I've repeated the tests (1st and 2nd) under Linux for the TOS versions
"latest EmuTOS", 1.04, 1.62, 2.06, 3.06, 4.04 using GEMDOS HD emulation.
In addition I did the test (1st and 2nd) on an ACSI harddisk image.
1st Test: create files for all characters and then delete them by
specifying their full name.
2nd Test: create files for all characters and then delete them
manually using the GEM Desktop.
The results are identical for all tested TOS versions. All created
files can be deleted in both cases.
The GEMDOS HD emulation can't create files with '\' or '/' in their name.
The real TOS can't create files with '\' in their name.
The test results for the GEMDOS HD emulation are here:
https://gist.github.com/9f484d68dd76208adb86
The test result for the harddisk image is here:
https://gist.github.com/5b94df54442d7b44bbe3
>> ===================================
>>
>> During the testing I noticed a few other things in the GEMDOS layer:
>>
>> I noticed that the GEMDOS emulation layer can create files on the host
>> with certain characters in the pathname which cannot be found (by
>> Fsfirst) or deleted (by Fdelete) thereafter.
>>
>> Characters on Windows: " * / : < > ? \ |
>> Characters on Linux/OSX: / \
>>
>> I assume this is intentional.
>
> Str_Filename2TOSname() filters characters that are invalid for Atari,
> when emulation populates DTA with host names for the Fsnext() call.
> I.e. it's for host->atari direction.
>
> For atari->host direction, when emulated program itself specifies file
> name e.g. for Fcreate(), only thing done to such file names is clipping
> it to 8+3 characters. Clipping is needed because some Atari programs
> give longer strings (e.g. because 8+3 long file names in binary aren't
> separated by terminating zeros) and real TOS clips them.
>
> The clipping is done in gemdos.c::clip_to_83(). I guess it could be
> moved to str.c, some host character filtering could be added to it,
> and the function renamed e.g. Str_Filename2Host().
>
> I think this should be a separate patch.
>
>
>> But one other behaviour of the GEMDOS emulation is not fully clear to
>> me. The GEMDOS layer replaces certain characters by '+' when returned
>> by Fsfirst/Fsnext:
>>
>> ' * . : ? { } 0x7F
>>
>> I don't understand why this is done. As a result those files are not
>> shown with their original character in the emulated system
>>
>> and you get an error when you try to drag the file into another folder
>> or into the Trash icon.
>>
>> I know the GEMDOS layer had a wildcard '?' inserted to catch such cases,
>> but this would match on other files too, which is why I commented it out..
>> In my view with my patch the replacement of special characters by '+'
>> would no longer be needed at all, what do you think?
>
> There can be exactly one '.' in TOS filenames, it's only the rest
> of '.' characters which are filtered out.

◆ ◆ ◆ ◆ ◆

**Direction 1:** In the thread on GEMDOS filename handling, which function clips file names to 8+3 characters?

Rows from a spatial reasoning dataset
◆ ◆ ◆ ◆ ◆

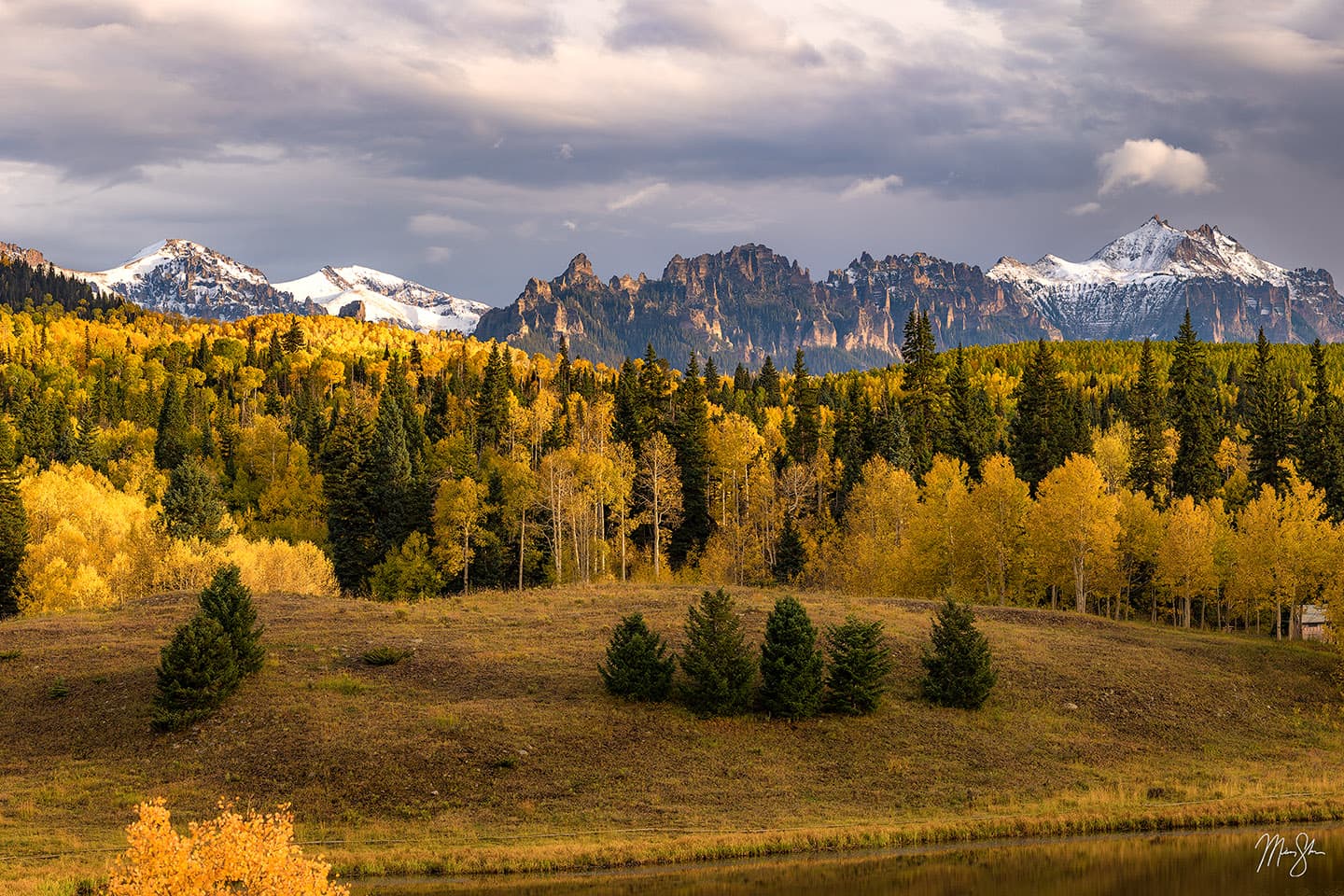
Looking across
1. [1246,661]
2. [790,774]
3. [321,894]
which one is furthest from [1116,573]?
[321,894]

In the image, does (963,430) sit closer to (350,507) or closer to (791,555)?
(791,555)

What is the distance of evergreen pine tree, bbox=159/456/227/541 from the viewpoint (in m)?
92.8

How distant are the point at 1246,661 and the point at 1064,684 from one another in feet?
46.7

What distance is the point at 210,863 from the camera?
21453mm

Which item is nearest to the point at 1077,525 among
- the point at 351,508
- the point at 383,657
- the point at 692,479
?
the point at 692,479

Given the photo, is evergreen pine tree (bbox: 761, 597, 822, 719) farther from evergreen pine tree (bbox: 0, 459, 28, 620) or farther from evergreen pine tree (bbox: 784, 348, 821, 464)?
evergreen pine tree (bbox: 784, 348, 821, 464)

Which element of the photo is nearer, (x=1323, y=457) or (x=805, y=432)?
(x=1323, y=457)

◆ ◆ ◆ ◆ ◆

**Direction 2:** Duplicate the stretch of the records from the line containing "What is the" through the end of the records, changing nothing.

**Exercise output 1:** gemdos.c::clip_to_83()

**Exercise output 2:**
What is the distance of evergreen pine tree, bbox=159/456/227/541 from the viewpoint (in m)?
92.8

How distant are the point at 1246,661 and the point at 1064,684 from one another in feet?
46.7

What distance is the point at 210,863 from the camera?
21453mm

Which item is nearest to the point at 1077,525 among
- the point at 351,508
- the point at 383,657
- the point at 692,479
?
the point at 692,479

Given the photo, is evergreen pine tree (bbox: 761, 597, 822, 719) farther from evergreen pine tree (bbox: 0, 459, 28, 620) or farther from evergreen pine tree (bbox: 784, 348, 821, 464)?
evergreen pine tree (bbox: 784, 348, 821, 464)

Which element of the photo is nearer, (x=1323, y=457) or (x=805, y=432)?
(x=1323, y=457)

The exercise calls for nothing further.